═════ PASSAGE SHOWN

Greatest hits album by the Cure
- Released: 15 May 1986
- Recorded: 1978–1985
- Length: 45:44 (vinyl edition) 60:40 (CD edition) 85:37 (cassette edition)
- Label: Fiction
- Producer: The Cure

The Cure chronology
| The Head on the Door (1985) | Standing on a Beach Staring at the Sea (1986) | Kiss Me, Kiss Me, Kiss Me (1987) |

= Standing on a Beach =

1986 greatest hits album by the Cure

Standing on a Beach (titled Staring at the Sea in CD format in some countries) is a greatest hits album by the English rock band The Cure, released in the United States on 15 May 1986 by Elektra Records and in the United Kingdom on 19 May 1986 by Fiction Records, marking a decade since the band's founding in 1976. The album's titles are both taken from the opening lyrics of the Cure's debut single, "Killing an Arab".

The "New Voice – New Mix" of "Boys Don't Cry" (released as a single little over a fortnight before Standing on a Beach) was not included on the album; thus the album's singles span only from 1978 to 1985.

"A Forest" on this compilation is the album version (which was also on the 12-inch single) but with the first 59 seconds removed. It is not the 7-inch single edit (which removes a few bars between verses and fades out part way through the guitar solo ending).

The album was critically acclaimed. Stephen Thomas Erlewine of AllMusic called it "one of the finest albums of the '80s".

Professional ratings
Review scores
| Source | Rating |
| AllMusic | Star |
| Blender | Star |
| Robert Christgau | B+ |
| The Rolling Stone Album Guide | Star |
| Sounds | Star |

==Release formats==
The album was released on vinyl record, compact disc, audio cassette.

The vinyl edition is a collection of all 13 of the Cure's commercially released singles up to that point in chronological order. "10:15 Saturday Night" was dropped though, possibly because it was only released in France.

The CD edition features the same tracks as the vinyl edition, but also includes an extra track from four of the band's albums. The four songs, although not released as singles, all had music videos made for them.

══════════
═════ COLLECTED MATERIAL

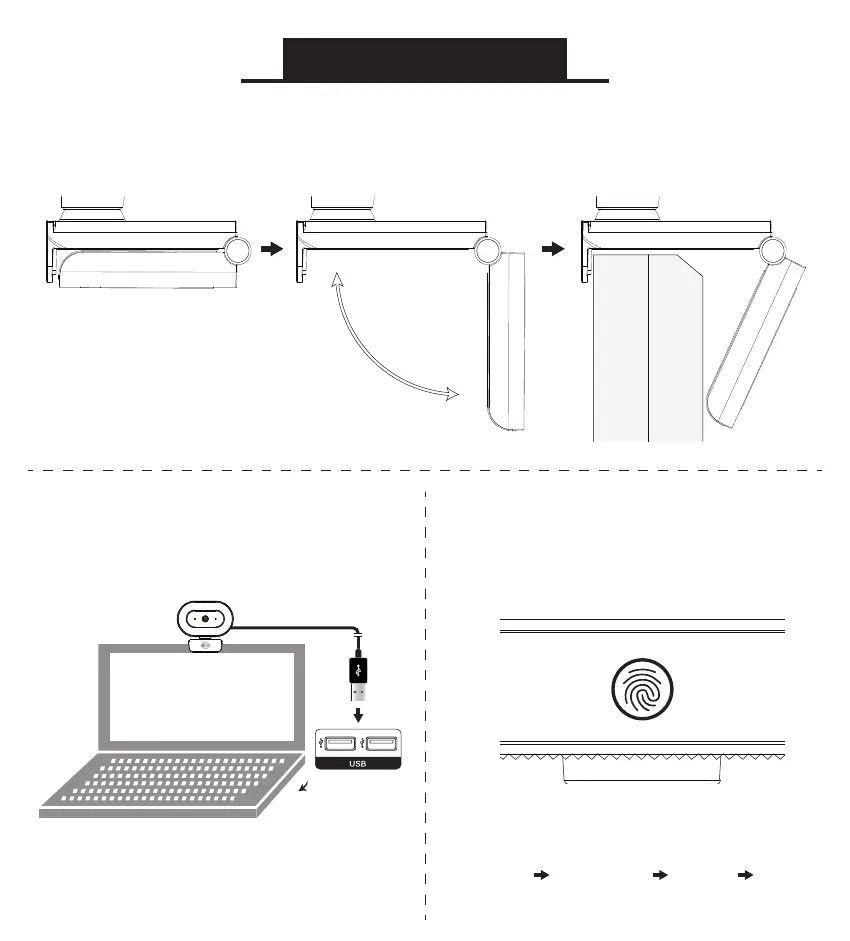 USB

══════════

- **QUESTIONS ON THE MATERIAL**:
(1) In the article on Standing on a Beach, what are the album's titles taken from?
(2) Carry the article on Standing on a Beach forward from its final sentence.

- **ANSWERS BY TASK**:
(1) The opening lyrics of the Cure's debut single, "Killing an Arab".

(2)
The cassette edition features the same tracks as the vinyl edition, but also contains all of the band's B-sides that had not, to that point, received a long-play release. This excludes "10:15 Saturday Night" from the "Killing an Arab" single, which was released on the Three Imaginary Boys album, "Plastic Passion" from the "Boys Don't Cry" single, which was released on the Boys Don't Cry album, and the five B-sides from the "Let's Go to Bed", "The Walk" and "The Love Cats" singles, which were released on the Japanese Whispers compilation album. However, the B-side "Mr. Pink Eyes" from the 12-inch version of "The Lovecats" was omitted from Japanese Whispers, and so was included on this release.

These releases were accompanied by a video release, a music video collection titled Staring at the Sea: The Images with the same setlist as the CD version of the album. This was released on Betamax and VHS videocassettes, LaserDisc (US and Japan only), Video CD (China only) and VHD (Japan only).

All the B-sides on the cassette edition were also later released on the first disc of the Join the Dots compilation in 2004.

The album has been certified 2× platinum in the US.

==Album art==
The man featured on the album cover was not a member of the Cure; he was chosen because his appearance fit the desired aesthetic of the album. His name is John Button, and was at the time a retired fisherman. He also appeared in the music video for "Killing an Arab". According to the band's 2005 biography by Jeff Apter, when asked why he agreed to lend his face to the band's media, Button's answer was, "If I can help these youngsters break through, after all, why not?" He also reportedly said that he would buy a record player and listen to one of the band's songs "out of curiosity, just to see".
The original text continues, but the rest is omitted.